The West Valley campus is the smallest of ASU's campuses in terms of facility space (square footage of buildings). The campus primarily consists of five academic buildings arranged around a quad, with a secondary quad surrounded by the campus's dormitories, dining hall, and recreation center.

In 2011, the Gary K. Herberger Young Scholars Academy, a private school for gifted children, opened on the east side of the campus. In August 2017 the school moved into a new 19,500 sq foot building near the secondary quad. The school currently uses the Cambridge Learning Curriculum and a move on when ready program. The six levels range from Middle Years 1 to A-Level years. The two levels of Middle Years houses students from 10 to 14 years old. The IGSCE year houses students from 12 to 15 years old. A-Level years usually host students 15–18 years old. The Herberger Young Scholars Academy shares facilities with the rest of the ASU West Valley campus.

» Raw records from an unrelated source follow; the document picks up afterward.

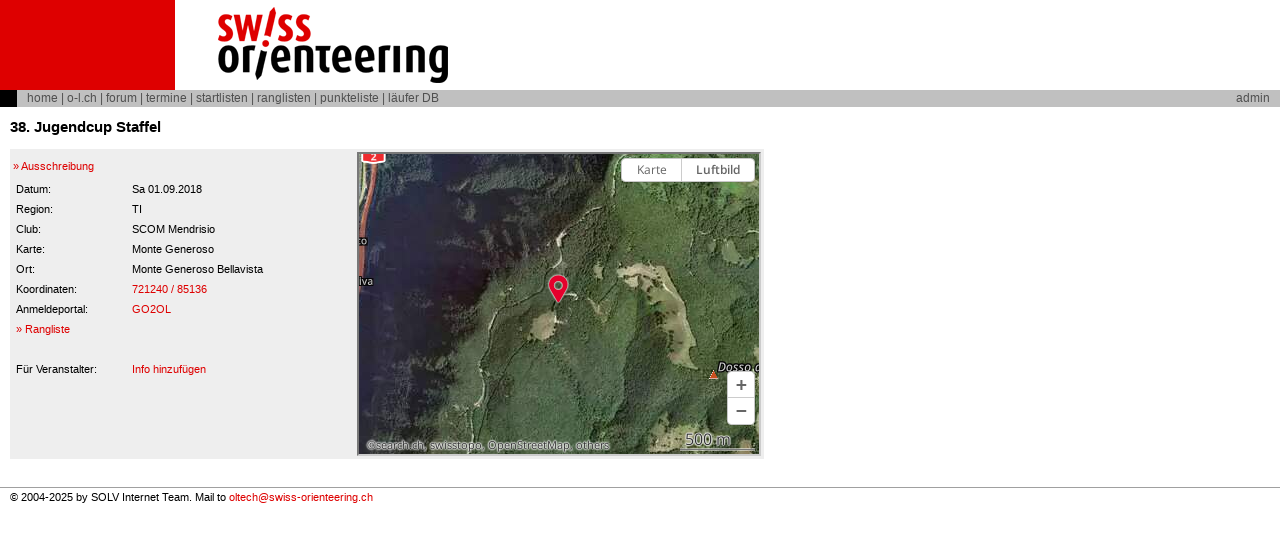

--- FILE ---
content_type: text/html; charset=iso-8859-1
request_url: https://o-l.ch/cgi-bin/fixtures?&mode=show&unique_id=9429
body_size: 2376
content:
<!DOCTYPE html PUBLIC "-//W3C//DTD HTML 4.01 Transitional//EN">
<html>
<head>
   <meta http-equiv="Content-Type" content="text/html; charset=iso-8859-1">
   <meta name="viewport" content="initial-scale=0.8, width=device-width">
   <meta http-equiv="X-UA-Compatible" content="IE=edge,chrome=1">
   <link rel="shortcut icon" href="/favicon.ico" type="image/x-icon">
   <title>SOLV</title>
</head>
<body text="#000000" bgcolor="#ffffff"
link="#ff0000" vlink="#990000" alink="#ff0000" topmargin="0" leftmargin="0" marginwidth="0" marginheight="0" >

=== Academic Buildings ===
There are two main classroom buildings on the West Valley Campus: Sands and Classroom/Lab/Computer Classroom (CLCC). These buildings house a majority of the classrooms on campus. Sands is mainly standard lecture rooms with the average capacity of about 36 students. CLCC has standard classrooms with a wide range of capacities, but is mostly home to the laboratories of the West Valley campus. CLCC houses all of the teaching laboratory classrooms as well as the research laboratories of New College faculty, namely the wet lab laboratories of the School of Mathematical and Natural Science faculty and the School of Interdisciplinary Forensics faculty.

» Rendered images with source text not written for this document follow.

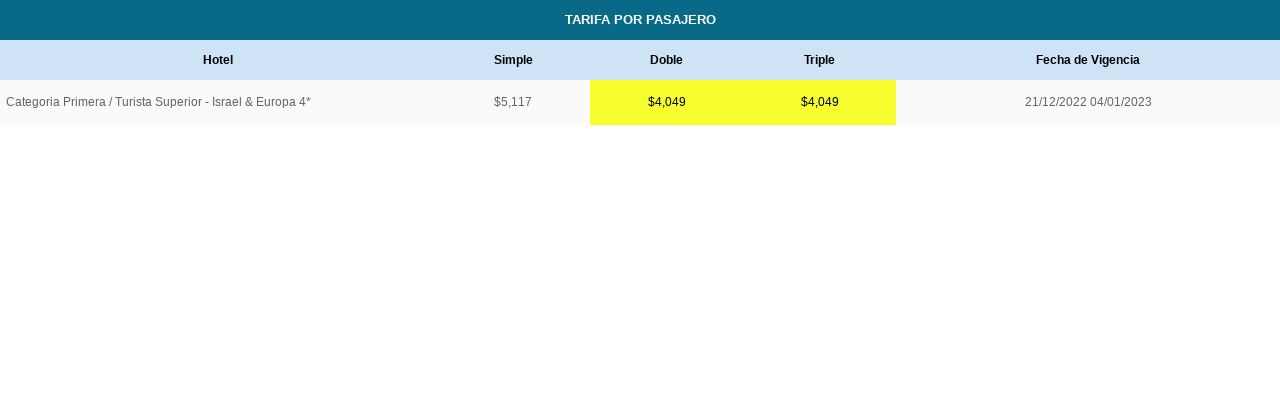

--- FILE ---
content_type: text/html; charset=UTF-8
request_url: http://www.cuscotravels.pe/cotizacion/rates/grid-tarifas-europa.php?p=353&t=1
body_size: 1652
content:

<!DOCTYPE html>
<html lang="es">
<head>
	<meta charset="UTF-8">
	<title>Tarifas</title>
	<style type="text/css">
		#tabla-tarifa 	{
			font-family: Verdana, Arial, Helvetica, sans-serif;
			font-size: 12px;
			/*width: 743px;*/
		}
		.tarifa_titulo	{
			background-color: #086A87;
			font-size: 13px;
			color: #fff;
			height: 40px;
		}
		.tarifa_subtitulo	{
			background-color: #CEE3F6;
			font-size: 12px;
			color: #000;
			height: 40px;
		}
		.tarifa_filas	{
			background-color: #FAFAFA;
			color: #656565;
			height: 45px;
		}
		.tarifa_hotel {
			text-align: left !important;
		}
		#tabla-tarifa tr td {
			text-align: center;
			padding: 6px 6px;
			line-height: 18px;
		}
		.tarifa_minima	{
			background-color: #F7FE2E;
			color: #000;
		}
	</style>

</head>
<body topmargin="0" leftmargin="0">

	<table id="tabla-tarifa" width="100%" cellpadding="0" cellspacing="0" class="table table-bordered table-responsive" border="0">
		<tbody>
			<tr>
				<th colspan="6" class="tarifa_titulo"><center>
				TARIFA POR PASAJERO				</center></th>
			</tr>
            <tr class="tarifa_subtitulo">
	            <th width="34%">Hotel</th>
	            <th width="12%">Simple</th>
	            <th width="12%">Doble</th>
	            <th width="12%">Triple</th>
	            <th width="30%">Fecha de Vigencia</th>
	        </tr>
		<tr class='tarifa_filas'>
			<td class='tarifa_hotel'>Categoria Primera / Turista Superior - Israel & Europa 4*</td>
			<td>$5,117</td>
			<td class="tarifa_minima">$4,049</td>
			<td class="tarifa_minima">$4,049</td>
			<td>21/12/2022 04/01/2023</td>
		</tr>
		</tbody>
	</table>

</body>
</html>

ASU West Valley has a single standard lecture hall, Lecture Hall 110, with a capacity for 150 students. It is the largest classroom on campus.

A new academic building is being constructed as part of the West Valley Forward Campaign launched in March 2023. Construction started in Fall of 2023, and the building is expected to be finished Spring 2025. The new building will house additional classrooms, computer classrooms, faculty offices, research labs, and additional growth space as more programs move to West Valley campus.

=== Residence Halls ===
Two residential complexes are located on the West Valley campus: Casa De Oro, a LEED Silver complex built in 2012, offers traditional dormitory-style accommodations in which students are arranged based on their academic area of study. Las Casas, built in 2002, offers apartment-style units for upper-division and graduate students.

A new residential building named Casa Del Valle is also being constructed as part of the West Valley Forward Campaign. Construction started in Fall of 2023, and the building is expected to be open Fall 2024. The new residential hall will bring an additional 500 beds to West to house on campus students.